Se pregunta después si habrá estado desvanecido largo tiempo. No lo cree él así. Las gentes pasan muy cerca, hablándose y deseándose buen año, de lo cual deduce que acaba de sonar la medianoche. El chirrido se produce aún, y como David Holm ha sentido siempre horror a los ruidos estridentes, quisiera levantarse y marcharse. Lo intenta. Ahora que está despierto, nadie diría que tuviese en el pulmón una llaga abierta. No padece ya el frío de la noche y ya no siente su cuerpo dolorido... "Me incorporaré primero sobre el codo, muy, despacio — piensa—; después me volveré y me tenderé de nuevo."

Cuando nuestro pensamiento dice: haré tal o cual cosa, estamos acostumbrados a ver que esta cosa se ejecuta enseguida. Pero esta vez se produce un fenómeno curioso. El cuerpo permanece inmóvil, y no obedece a los movimientos ordenados. ¿Podría ser que de tanto estar tendido en la plaza se hubiese helado? Más, en tal caso, estaría muerto...

Pero David Holm vive, puesto que oye y ve claramente. Además, el tiempo no es propicio a la helada: las gotas de agua que, se desprenden de los árboles caen sobre su cabeza.

Tan preocupado se halla por esta extraña parálisis que atenaza su cuerpo, que por un momento ha olvidado el tremendo chirrido, que vuelve a oírse de nuevo. Se aproxima. Se distingue el ruido del vehículo que desciende lentamente por la calle mayor. Seguramente se trata de alguna vieja carreta, pues no solamente se oye chirriar las ruedas y crujir las maderas, sino que se escucha también cómo el caballo resbala y choca a cada paso que da sobre el desigual pavimento. Ni el mismo carro de la Muerte, a quien su antiguo camarada tenía tanto miedo, podría hacer mayor ruido.

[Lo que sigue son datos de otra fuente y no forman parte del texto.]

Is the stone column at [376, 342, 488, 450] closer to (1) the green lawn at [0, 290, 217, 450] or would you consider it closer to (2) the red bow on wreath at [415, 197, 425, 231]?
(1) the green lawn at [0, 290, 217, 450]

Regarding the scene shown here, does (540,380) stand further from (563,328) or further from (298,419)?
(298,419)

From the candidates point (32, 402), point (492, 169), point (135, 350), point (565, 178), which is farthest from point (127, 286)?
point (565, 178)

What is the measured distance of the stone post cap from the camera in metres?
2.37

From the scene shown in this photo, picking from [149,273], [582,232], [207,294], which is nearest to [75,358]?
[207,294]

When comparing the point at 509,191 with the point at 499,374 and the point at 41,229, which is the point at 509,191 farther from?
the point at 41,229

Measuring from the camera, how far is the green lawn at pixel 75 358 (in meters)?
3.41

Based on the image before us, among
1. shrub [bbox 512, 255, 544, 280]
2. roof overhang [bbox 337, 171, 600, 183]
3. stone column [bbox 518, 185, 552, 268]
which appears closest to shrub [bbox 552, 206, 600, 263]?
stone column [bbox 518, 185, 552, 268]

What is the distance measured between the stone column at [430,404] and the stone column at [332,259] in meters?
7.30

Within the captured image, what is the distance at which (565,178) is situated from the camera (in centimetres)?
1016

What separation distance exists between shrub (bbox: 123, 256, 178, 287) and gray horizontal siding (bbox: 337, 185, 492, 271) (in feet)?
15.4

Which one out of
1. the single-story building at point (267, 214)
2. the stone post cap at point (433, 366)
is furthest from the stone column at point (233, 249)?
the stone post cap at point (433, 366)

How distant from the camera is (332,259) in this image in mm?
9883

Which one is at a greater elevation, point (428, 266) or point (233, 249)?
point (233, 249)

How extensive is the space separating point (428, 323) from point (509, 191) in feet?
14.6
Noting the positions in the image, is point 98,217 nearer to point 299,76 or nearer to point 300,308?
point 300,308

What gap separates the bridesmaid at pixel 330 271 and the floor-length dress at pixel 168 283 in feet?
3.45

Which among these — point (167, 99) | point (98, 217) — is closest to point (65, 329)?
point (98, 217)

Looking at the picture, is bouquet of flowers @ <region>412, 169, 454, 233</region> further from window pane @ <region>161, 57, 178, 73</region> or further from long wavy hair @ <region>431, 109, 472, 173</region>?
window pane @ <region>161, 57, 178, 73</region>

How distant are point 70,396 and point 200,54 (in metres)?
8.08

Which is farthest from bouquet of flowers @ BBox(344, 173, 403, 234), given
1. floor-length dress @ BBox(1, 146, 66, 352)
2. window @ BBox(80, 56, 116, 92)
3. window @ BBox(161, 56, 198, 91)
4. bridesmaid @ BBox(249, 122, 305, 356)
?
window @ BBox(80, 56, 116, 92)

"¡Ea, mi buen David Holm! —se dijo—. Tú no has sido nunca débil ante la policía; pero si ahora quisiera intervenir para hacer cesar este estrépito, le quedarías muy reconocido."

David Holm se las da de tener ordinariamente buen humor, pero ese chirrido, junto a todo cuanto ha ocurrido esa noche, está a punto de desesperarle. Tiene un vago temor de ser hallado así, paralizado, como muerto; y, ¿quién sabe?, acaso sería recogido, amortajado, quizás, y enterrado. Oiría cuanto se hablase junto a su cadáver y esto sería —algo más desagradable que el chirrido.

Esto le hace pensar en sor Edit, no con remordimientos, sino con un vago despecho, como si en cierto modo hubiese ella triunfado sobre él.

De pronto se detiene y escucha atentamente un largo minuto. ¡Sí! El coche ha descendido por la calle mayor, hasta su final, pero no ha dado la vuelta hacia la plaza. El caballo no patea ya sobre los puntiagudos adoquines; ahora sigue una enarenada calle de árboles. Viene por el lado de la iglesia. Ha entrado en los jardincillos.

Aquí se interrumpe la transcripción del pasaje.